(Stored data)
+ + + +

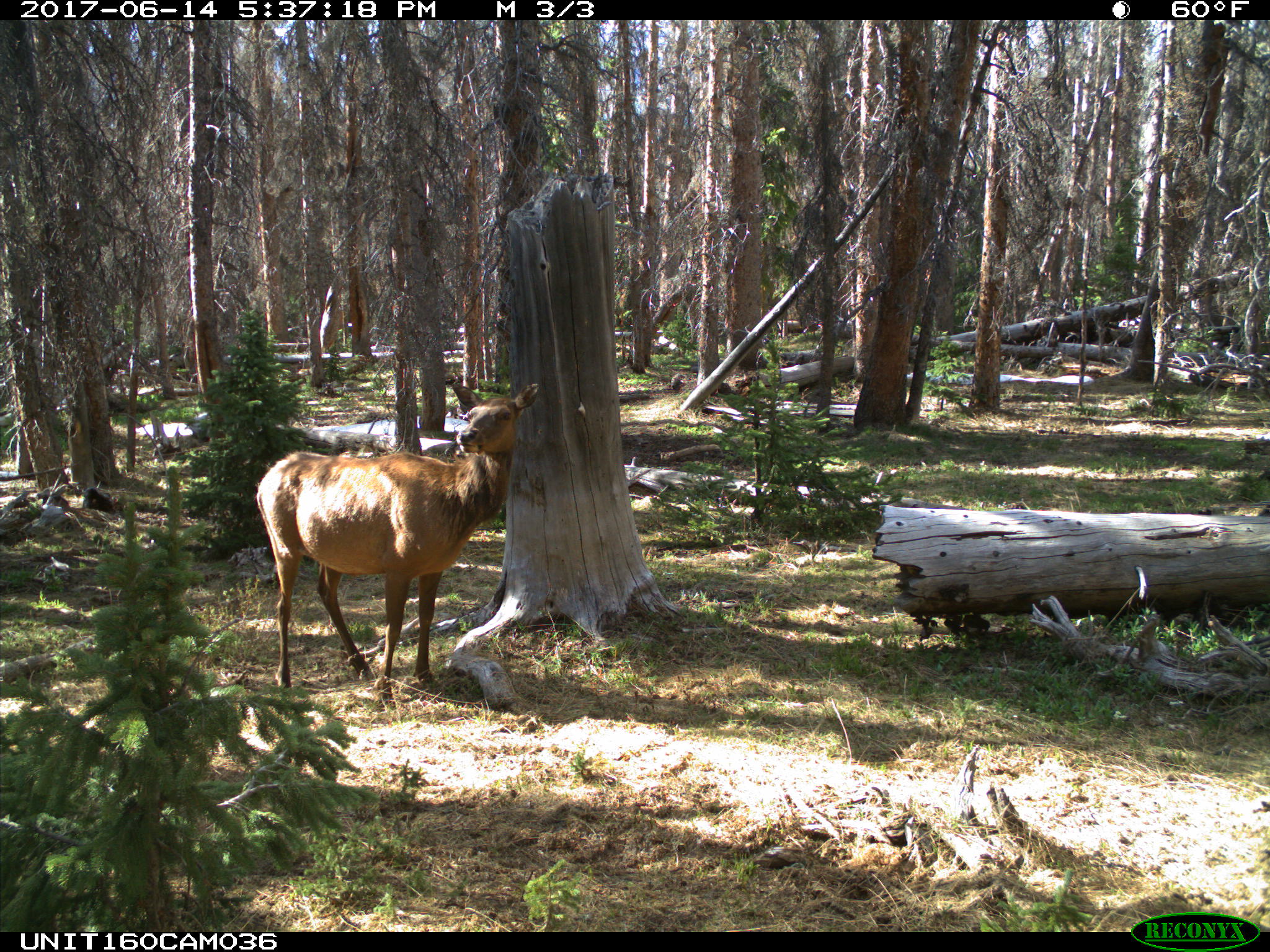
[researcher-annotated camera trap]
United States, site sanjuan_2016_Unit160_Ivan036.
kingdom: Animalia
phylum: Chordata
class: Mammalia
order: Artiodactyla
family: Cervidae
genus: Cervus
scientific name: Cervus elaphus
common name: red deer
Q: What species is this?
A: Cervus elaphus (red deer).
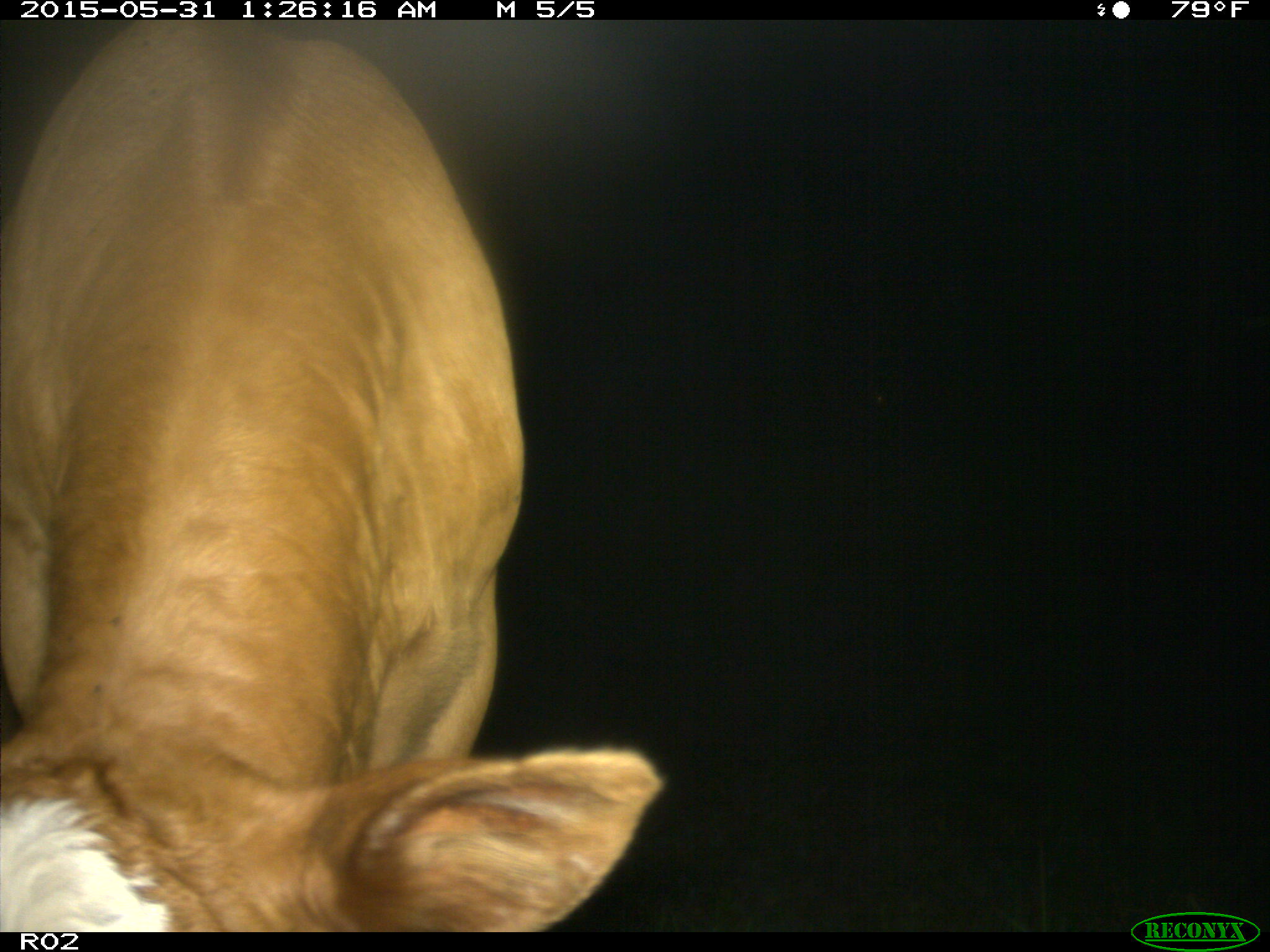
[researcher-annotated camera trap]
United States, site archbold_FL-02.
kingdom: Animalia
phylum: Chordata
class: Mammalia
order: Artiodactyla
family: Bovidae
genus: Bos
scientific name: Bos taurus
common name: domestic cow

+ + + +

_ACTIVITY:_ Whenever the word "site" appears in a line of the data above, that line counts. Say how many lines count, and nothing more.

_WORKED SOLUTION:_ 2